The St. John Vianney team maintains contact with Father Jean Solomon, the pastor of Our Lady of the Rosary Parish in Haiti. “He has guided us since our involvement,” Blaser said. “He is extremely effective and has managed to keep the new school, dedicated in 2018, operational, despite local violence and COVID-19 concerns. It does not seem that COVID-19 has been a prominent problem in Jean Denis, but gang violence, even in this rural area, has.”

School attendance is down, but students remain in class and teachers are paid regularly through support of St. John Vianney and the Florida non-profit Hands Together for Haitians, Blaser said. “They were instrumental in our work there from the very beginning and our relationship is synergistic.”

Blaser said the prevalence of COVID-19 has been difficult to gauge “because their health care system is so weak. Virtually no one in Haiti has been vaccinated.

Virtually no one in Haiti has been vaccinated. The reasons are likely multifactorial, but I believe they are the only country in the Western Hemisphere to be completely unvaccinated.”

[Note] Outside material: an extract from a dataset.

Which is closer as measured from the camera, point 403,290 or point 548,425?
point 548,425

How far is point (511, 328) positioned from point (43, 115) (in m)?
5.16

The St. John Vianney team typically brings medical and other supplies with them on a mission trip but has not been able to send supplies independently because of the inability to “overcome customs and supply security problems that shipping supplies entail.”

The same holds true for ServeHAITI, which means the Haitians must purchase medicines and other supplies in Haiti where supplies are scarce and expensive. Donors continue to provide financial support to ServeHAITI. “I don’t know what we would do if we weren’t still getting donations,” McDermott said.

Medical care in Jean Denis “is nearly non-existent with the exception of a nearby sparsely supplied maternity unit staffed by nurse midwives,” Blaser said. The parish school operates a simple clinic for the students, largely staffed by a nurse’s aides, but offer simple medications, wound care and intestinal parasite prophylaxis.

The mission team’s current effort focuses on local economic development through funding an organization called Unlocking Communities that uses trained entrepreneurs selling simple water purification systems and small efficient stoves, Blaser said. “Proceeds will then be re-entered into the business with hopes it becomes sustainable. If other markets are identified, the business methods can be extrapolated to more entrepreneurs and expand local business opportunities relevant in the community.” Father Salomon supports this venture, Blaser noted.

“We are also exploring a more complex project led by Hands Together that will hopefully foster improved rice production regionally.” He said the mission team does not anticipate resuming its medical missions until January 2023 “as we pray for a less chaotic state of affairs there.”

“Pray for Haiti,” McDermott said. “When things like this happen the people who suffer the most are the people who have the least.”